▸ **OBIETTIVO A**
Secondo il brano sul teatro di Petito, quale testo hanno preso i Naviganti InVersi?

L'ingresso è una porta qualunque in un vicolo, lo spazio angusto, il soffitto basso con tentativi di decorazione a stucco. Eppure tutto questo, lungi dal disturbare, cala perfettamente l'azione scenica nel tempo in cui fu concepita. Sembra di ritornare a quegli anni '60 dell'800, prima che Petito facesse la fortuna di Luzi al San Carlino. Sembra di aver preso posto nel teatro di Donna Peppa, la madre di Petito, ex ballerina del San Carlo, attrice, imprenditrice, stacca-biglietti, scenografa del suo teatro, posto in uno scantinato, uno dei tanti teatrini che popolavano la scena napoletana.
Il nome e le opere di Antonio Petito, Totonno 'o pazzo, hanno ricominciato da un po' a girare nell'ambiente teatrale napoletano. Smessa la paura della napoletanità, del provincialismo idiota (nel senso etimologico del termine), più d'uno ha ripreso in mano i testi e la lingua di Petito, il suo idioletto, cercando di trarne linfa nuova. Così i Naviganti InVersi. Hanno preso il testo di Pascariello surdato congedato creduto femmena e nutriccia e lo hanno calato in una storia a cornice, che si mescola col teatro stesso nel finale, in uno slittamento di piani scenici di semplice e al tempo stesso gustosa raffinatezza.

▸ **OBIETTIVO B**
Raccogli tutte le righe dei record in cui compare la stringa "visible", tenendo conto di maiuscole e minuscole.

Elementi di dati:

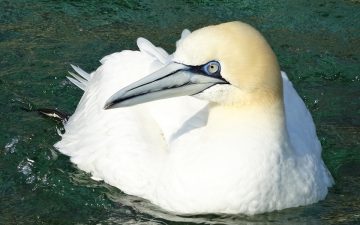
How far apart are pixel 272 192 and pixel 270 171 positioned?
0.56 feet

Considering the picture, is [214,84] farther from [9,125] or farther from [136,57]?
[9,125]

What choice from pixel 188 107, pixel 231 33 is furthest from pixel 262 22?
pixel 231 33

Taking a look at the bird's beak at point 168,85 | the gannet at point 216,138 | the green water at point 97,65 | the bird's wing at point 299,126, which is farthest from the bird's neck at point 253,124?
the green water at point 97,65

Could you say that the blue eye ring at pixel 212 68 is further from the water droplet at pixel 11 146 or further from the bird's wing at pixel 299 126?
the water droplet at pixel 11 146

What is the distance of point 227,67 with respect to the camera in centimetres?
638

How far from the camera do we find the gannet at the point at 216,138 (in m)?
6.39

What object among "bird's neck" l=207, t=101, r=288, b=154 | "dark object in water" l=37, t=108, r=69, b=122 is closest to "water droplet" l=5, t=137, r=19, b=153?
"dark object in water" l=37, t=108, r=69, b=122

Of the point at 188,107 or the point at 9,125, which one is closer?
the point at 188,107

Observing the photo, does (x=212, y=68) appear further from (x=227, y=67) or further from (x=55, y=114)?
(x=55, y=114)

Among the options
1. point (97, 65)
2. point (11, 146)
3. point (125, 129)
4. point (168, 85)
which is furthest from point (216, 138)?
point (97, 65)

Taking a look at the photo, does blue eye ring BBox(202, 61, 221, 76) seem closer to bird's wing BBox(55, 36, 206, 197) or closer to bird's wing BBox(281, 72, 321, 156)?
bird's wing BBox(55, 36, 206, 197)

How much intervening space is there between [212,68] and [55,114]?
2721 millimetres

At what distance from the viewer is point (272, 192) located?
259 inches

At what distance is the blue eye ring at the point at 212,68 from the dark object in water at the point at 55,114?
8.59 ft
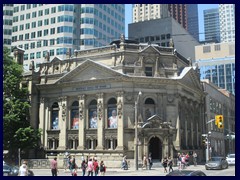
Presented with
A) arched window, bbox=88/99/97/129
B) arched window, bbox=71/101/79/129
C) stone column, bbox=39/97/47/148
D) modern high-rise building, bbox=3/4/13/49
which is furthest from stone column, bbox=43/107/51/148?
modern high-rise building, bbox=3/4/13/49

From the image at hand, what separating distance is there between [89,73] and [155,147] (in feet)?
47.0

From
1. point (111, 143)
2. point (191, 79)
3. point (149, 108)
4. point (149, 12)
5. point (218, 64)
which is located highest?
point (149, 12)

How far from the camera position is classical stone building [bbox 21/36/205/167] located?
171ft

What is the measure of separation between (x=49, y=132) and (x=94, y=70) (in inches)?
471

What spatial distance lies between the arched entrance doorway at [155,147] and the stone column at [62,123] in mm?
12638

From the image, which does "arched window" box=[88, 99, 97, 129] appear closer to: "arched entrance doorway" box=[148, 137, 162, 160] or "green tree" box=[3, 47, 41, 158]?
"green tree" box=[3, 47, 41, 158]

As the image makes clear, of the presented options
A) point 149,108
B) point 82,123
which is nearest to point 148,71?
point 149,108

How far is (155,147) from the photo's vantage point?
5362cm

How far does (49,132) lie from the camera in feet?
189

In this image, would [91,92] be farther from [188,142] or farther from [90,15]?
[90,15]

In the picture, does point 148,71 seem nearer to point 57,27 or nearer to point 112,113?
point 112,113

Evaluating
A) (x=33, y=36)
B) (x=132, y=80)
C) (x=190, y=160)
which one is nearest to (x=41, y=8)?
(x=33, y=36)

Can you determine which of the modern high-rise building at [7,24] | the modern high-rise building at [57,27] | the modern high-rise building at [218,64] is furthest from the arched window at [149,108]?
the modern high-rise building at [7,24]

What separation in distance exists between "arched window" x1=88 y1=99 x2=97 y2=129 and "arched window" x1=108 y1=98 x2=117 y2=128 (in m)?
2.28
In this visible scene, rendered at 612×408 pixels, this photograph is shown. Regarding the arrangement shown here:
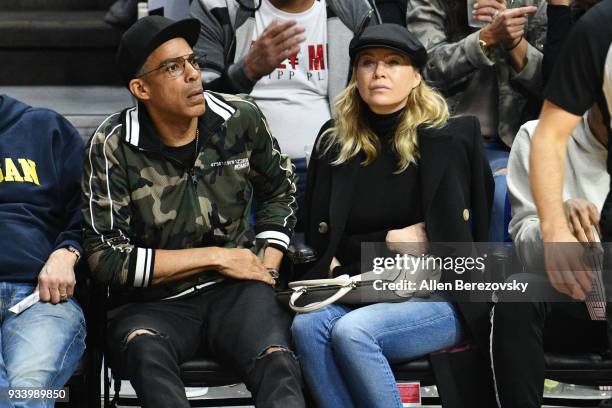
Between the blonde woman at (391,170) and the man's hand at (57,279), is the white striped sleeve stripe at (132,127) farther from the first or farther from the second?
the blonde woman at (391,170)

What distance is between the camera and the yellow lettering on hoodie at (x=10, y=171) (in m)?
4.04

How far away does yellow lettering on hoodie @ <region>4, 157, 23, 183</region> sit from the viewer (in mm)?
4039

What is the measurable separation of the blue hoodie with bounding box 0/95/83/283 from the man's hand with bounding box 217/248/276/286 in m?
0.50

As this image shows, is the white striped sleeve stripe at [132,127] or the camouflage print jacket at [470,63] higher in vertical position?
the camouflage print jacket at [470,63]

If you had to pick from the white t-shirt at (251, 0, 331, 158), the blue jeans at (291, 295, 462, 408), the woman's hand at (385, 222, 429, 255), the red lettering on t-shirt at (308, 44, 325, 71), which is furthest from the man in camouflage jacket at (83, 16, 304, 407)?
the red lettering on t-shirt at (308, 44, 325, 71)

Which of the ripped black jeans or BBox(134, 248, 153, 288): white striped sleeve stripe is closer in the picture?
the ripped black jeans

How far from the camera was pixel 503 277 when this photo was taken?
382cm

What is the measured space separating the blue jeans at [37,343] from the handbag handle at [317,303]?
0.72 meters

---

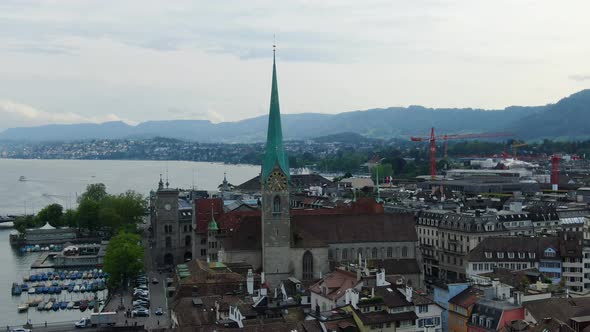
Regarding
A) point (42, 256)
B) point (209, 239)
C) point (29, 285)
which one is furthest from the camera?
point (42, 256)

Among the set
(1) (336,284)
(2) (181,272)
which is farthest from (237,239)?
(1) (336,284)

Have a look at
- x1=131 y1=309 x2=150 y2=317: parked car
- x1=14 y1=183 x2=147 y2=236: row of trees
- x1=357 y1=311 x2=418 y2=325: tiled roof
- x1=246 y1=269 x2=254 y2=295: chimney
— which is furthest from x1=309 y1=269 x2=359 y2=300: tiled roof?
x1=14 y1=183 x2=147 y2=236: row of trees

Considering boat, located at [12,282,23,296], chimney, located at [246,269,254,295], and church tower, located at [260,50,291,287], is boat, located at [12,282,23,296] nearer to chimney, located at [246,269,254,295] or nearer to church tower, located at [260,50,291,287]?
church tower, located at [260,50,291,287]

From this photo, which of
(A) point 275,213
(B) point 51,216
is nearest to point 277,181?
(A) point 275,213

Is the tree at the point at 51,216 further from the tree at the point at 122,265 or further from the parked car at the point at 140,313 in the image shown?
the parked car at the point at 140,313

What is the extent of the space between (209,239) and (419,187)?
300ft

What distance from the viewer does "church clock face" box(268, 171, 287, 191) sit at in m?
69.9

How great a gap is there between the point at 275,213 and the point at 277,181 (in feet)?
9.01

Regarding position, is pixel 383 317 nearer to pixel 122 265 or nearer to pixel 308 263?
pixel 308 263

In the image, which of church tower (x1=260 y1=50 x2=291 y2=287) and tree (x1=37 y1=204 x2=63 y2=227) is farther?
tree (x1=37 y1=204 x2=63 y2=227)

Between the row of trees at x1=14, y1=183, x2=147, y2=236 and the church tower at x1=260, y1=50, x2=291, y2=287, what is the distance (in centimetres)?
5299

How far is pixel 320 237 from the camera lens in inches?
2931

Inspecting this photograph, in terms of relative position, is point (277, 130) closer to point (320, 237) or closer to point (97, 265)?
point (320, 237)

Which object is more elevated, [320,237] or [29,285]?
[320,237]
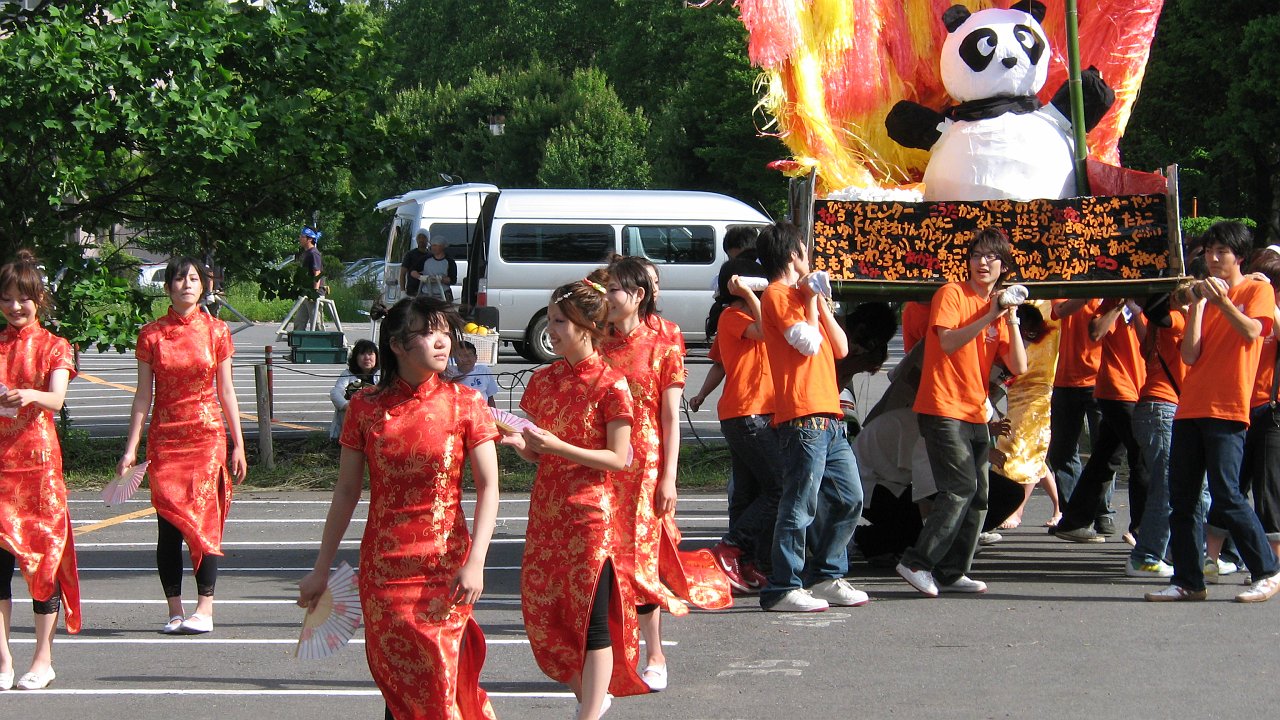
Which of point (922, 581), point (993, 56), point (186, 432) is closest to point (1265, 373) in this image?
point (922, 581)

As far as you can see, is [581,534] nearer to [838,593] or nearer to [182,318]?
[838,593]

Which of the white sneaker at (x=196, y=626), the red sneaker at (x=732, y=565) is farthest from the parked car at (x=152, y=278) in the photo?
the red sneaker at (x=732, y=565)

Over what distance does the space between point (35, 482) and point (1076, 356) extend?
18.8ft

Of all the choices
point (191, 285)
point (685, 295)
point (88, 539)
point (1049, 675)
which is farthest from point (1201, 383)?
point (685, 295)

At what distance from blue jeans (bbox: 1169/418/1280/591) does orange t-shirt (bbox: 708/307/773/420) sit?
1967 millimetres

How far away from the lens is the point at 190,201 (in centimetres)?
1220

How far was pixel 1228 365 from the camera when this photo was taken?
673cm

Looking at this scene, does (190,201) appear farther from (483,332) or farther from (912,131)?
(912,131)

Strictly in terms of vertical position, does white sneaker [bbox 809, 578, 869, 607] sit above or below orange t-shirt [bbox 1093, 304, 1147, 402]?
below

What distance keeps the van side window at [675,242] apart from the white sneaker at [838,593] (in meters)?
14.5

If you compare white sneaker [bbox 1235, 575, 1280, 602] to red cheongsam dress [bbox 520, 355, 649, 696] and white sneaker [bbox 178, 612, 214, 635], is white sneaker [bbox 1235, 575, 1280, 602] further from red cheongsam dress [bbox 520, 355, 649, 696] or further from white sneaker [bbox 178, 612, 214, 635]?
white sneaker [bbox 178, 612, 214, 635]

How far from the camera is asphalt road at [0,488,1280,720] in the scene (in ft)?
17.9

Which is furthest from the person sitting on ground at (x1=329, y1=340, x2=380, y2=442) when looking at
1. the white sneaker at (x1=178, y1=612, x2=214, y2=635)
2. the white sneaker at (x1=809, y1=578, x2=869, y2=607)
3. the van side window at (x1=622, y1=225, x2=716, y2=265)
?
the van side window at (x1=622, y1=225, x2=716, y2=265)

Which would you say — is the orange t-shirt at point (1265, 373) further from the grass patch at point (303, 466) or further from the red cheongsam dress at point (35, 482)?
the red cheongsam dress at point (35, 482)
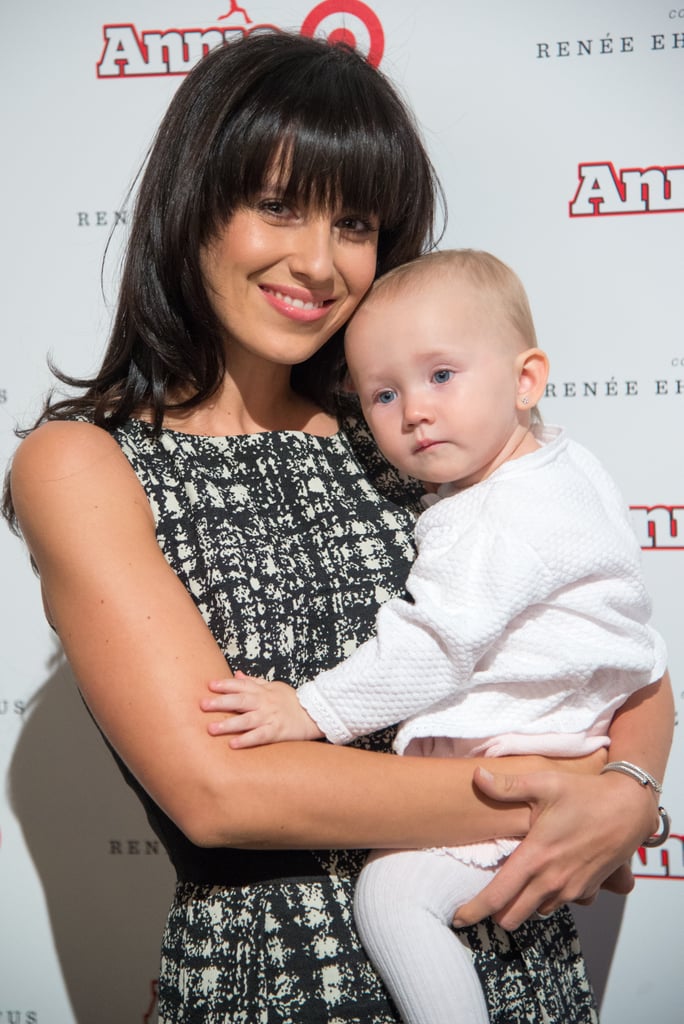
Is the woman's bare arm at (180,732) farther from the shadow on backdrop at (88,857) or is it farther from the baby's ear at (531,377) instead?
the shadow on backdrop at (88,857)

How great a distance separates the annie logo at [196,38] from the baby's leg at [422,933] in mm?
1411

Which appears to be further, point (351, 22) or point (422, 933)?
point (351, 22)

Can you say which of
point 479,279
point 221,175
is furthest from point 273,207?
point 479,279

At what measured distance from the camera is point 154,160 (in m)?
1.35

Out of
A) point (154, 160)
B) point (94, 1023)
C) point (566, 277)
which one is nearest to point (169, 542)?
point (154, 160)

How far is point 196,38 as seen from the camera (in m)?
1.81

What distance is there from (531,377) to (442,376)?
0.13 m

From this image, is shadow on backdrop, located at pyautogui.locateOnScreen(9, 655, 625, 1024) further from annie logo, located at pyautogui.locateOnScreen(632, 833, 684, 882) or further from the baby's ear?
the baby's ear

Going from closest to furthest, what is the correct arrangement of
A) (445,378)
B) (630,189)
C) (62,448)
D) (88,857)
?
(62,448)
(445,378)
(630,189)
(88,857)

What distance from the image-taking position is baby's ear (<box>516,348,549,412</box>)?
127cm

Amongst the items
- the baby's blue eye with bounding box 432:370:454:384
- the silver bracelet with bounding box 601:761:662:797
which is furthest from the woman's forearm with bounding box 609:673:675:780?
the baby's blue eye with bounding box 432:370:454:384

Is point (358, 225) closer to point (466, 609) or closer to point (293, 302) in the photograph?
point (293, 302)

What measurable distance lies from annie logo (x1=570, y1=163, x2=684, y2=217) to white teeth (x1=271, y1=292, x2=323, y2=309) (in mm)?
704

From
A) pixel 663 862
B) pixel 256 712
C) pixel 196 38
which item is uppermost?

==

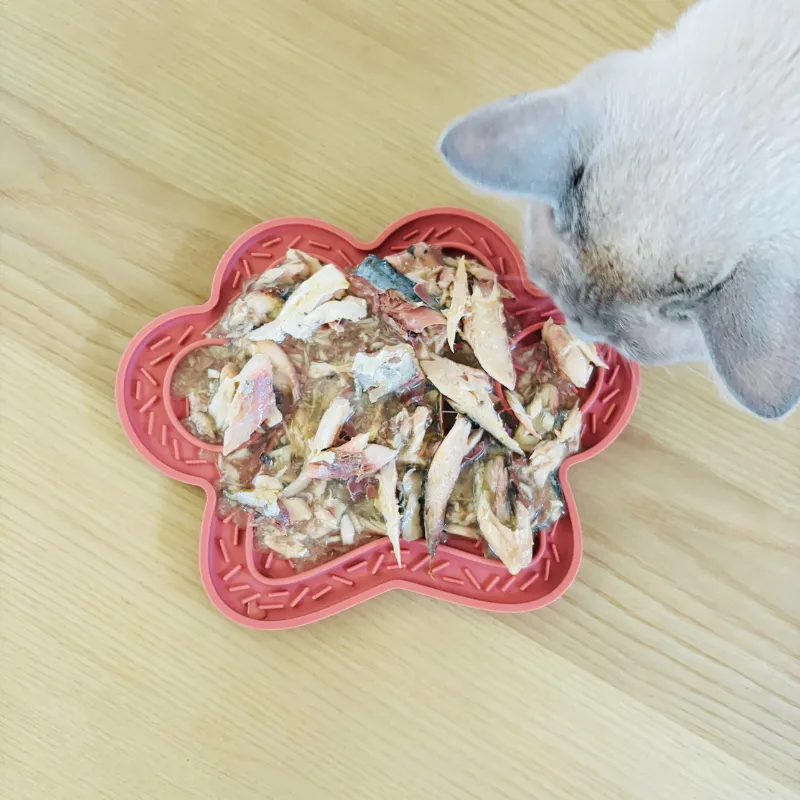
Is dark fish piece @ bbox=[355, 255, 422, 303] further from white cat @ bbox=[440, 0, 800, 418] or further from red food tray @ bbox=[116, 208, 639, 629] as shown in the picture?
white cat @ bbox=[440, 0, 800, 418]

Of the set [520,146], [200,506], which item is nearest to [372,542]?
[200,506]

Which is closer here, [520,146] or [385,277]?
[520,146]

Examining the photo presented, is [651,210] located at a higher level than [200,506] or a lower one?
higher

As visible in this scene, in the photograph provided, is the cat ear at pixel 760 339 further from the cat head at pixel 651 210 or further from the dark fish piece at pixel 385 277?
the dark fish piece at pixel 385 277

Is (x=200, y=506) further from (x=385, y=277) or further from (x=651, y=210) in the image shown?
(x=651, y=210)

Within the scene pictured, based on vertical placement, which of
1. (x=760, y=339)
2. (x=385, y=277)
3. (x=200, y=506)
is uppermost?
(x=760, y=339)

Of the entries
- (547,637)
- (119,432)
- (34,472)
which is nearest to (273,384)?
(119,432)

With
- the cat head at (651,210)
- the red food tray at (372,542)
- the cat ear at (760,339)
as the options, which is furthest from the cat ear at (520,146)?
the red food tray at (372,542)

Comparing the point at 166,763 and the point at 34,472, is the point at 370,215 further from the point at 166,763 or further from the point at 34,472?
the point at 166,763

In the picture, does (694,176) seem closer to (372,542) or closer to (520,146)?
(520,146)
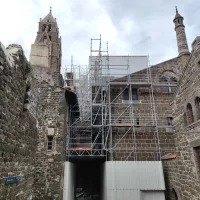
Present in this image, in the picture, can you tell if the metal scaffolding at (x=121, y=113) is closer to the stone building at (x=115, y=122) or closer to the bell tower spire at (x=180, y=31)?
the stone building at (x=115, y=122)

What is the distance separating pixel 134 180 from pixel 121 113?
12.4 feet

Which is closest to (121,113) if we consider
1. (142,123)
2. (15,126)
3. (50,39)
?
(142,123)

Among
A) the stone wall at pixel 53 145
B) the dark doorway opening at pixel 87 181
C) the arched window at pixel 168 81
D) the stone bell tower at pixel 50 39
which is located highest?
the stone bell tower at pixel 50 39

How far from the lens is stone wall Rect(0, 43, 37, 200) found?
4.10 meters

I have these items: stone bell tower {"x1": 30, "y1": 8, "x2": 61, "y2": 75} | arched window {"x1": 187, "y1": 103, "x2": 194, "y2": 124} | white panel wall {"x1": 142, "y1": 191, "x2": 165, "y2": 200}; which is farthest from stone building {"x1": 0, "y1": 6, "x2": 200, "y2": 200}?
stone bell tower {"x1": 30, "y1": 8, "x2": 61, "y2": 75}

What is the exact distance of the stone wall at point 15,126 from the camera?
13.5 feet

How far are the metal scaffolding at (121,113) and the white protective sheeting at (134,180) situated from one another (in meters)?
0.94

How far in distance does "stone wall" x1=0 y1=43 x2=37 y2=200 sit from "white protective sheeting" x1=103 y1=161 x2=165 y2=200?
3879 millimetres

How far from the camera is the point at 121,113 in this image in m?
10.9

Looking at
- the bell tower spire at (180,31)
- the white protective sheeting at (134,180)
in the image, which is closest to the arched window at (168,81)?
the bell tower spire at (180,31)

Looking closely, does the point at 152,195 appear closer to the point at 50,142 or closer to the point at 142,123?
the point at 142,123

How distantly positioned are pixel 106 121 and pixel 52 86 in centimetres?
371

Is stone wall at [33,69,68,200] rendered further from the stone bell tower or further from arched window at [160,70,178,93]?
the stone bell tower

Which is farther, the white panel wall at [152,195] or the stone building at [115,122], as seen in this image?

▸ **RISPOSTA FINALE A**
Pascariello surdato congedato creduto femmena e nutriccia.

▸ **RISPOSTA FINALE B**
In this visible scene, rendered at 612×408 pixels, this photograph is shown. Regarding the arrangement shown here:
As visible in this scene, in the photograph provided, is the cat ear at pixel 760 339 further from the cat head at pixel 651 210 or further from the dark fish piece at pixel 385 277?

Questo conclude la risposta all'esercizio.